I couldn’t help it, “yes, apparently in this store, ” I said. It wasn’t just a virtue, it was a prerequisite you had to sign a waiver for before you entered the door. In fact, you had to be willing to sign away the better part of your day just to get through this damn line.
The cashier finally returns, and as she reaches for my groceries I look down at my tax exempt card and back at her, and back at the card and I think to myself if I tell her this is tax exempt it could add another hour to this already neverending trip. It couldn’t get much worse, could it?
“I’ve got ice cream in here.”
Seriously, would somebody please help the crazy lady outside and then get her some clinical help? At the very least shove an ice cream sandwich in her mouth to shut her up.
I give the cashier the card. I might as well go for broke. This trip had hit bottom already. And the guy behind me was still staring.
As soon as I hand her the card, I know I’ve made a mistake.
“I drive by this place every week,” she said recognizing the name of my workplace on the card.
Super. How about you drop off these groceries the next time you drive by because by then you might be done checking me out of this line I have been standing in for the PAST ½ HOUR.
I started bagging my groceries to expedite the process, and she is in no hurry because she has to tell me about the fact that she drives by my workplace. I felt like saying great! guess what! I get to not only drive by it, but drive into it! every single day! and do my job! that I would actually like to get back to at this point! because I hate this store! and the fact that I have wasted over 30 minutes waiting in line in here! and while we’re at it, did you happen to hear that the crazy woman with the cart has ice cream in there!
The man behind me gets escorted away by another cashier. Apparently, he started waving a white flag and someone noticed. He quickly informs the other cashier that he had been standing in line for well over 15 minutes and he was not pleased.
Grumpy man after all. With a creepy staring problem.
“Yes, I drive by this place every Thursday on the way to my fiancée’s house,” the cashier says again.
This is where if I was a single woman, I would have just fled the store and buried myself in the ground. Because if this super freak can find a fiancée then it makes no sense why nice, normal women cannot find a man in the world. I would have just thrown in the dating towel, bought myself 400 cats, slept in a bed made of mothballs eating corn chips and washing them down my grocery store wine. Sipping my days away.
“Yes, it’s a very nice place. To drive by,” I said. Maybe if I finally respond, she’ll stop talking. Like it would be that easy…..
“Every Thursday, I drive right by there. On the way to someone’s house.”
FOR THE LOVE OF GOD. I get it. I. GET. IT. Do you think if I shout I HAVE ICE CREAM IN HERE someone will come wheel me and my cart away?
She finishes checking my groceries, and by then thank goodness I have them all bagged, I grab my receipt, and I am quickly on my way.

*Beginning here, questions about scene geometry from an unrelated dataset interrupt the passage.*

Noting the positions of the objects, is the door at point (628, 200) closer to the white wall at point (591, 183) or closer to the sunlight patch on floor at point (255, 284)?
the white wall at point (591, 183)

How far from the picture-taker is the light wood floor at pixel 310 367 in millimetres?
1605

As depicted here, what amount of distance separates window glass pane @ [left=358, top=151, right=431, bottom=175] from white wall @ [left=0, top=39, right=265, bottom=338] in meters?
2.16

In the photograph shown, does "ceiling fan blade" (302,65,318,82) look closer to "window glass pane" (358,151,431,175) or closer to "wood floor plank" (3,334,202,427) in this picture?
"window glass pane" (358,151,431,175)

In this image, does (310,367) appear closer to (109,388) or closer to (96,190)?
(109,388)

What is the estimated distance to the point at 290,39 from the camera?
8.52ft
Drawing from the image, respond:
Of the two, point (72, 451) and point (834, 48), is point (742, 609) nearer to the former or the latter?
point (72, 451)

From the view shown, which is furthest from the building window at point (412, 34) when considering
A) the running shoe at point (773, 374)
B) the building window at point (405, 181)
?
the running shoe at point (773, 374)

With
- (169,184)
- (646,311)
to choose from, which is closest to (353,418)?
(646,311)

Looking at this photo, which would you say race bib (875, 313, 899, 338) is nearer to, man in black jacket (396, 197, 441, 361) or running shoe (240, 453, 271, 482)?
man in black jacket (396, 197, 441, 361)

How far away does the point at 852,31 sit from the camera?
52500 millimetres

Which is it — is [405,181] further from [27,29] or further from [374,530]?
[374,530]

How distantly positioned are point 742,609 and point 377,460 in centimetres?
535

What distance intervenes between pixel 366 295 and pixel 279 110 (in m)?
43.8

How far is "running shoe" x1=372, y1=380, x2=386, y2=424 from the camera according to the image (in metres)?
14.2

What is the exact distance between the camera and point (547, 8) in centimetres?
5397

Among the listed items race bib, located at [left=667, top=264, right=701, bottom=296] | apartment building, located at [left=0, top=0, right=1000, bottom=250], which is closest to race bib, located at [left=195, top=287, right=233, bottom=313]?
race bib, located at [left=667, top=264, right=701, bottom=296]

90 minutes later, I have returned to work. I walk in and see my co-worker at the table and she asks how I’ve been.
“I just went to the store and I do not want to talk about it.” She laughs, and so do I, because of all the things I could be asked to do at a job, going to the grocery store for an hour and half on a Thursday doesn’t seem so bad after all.
But that doesn’t mean I want to return to the store around 1 pm any time soon.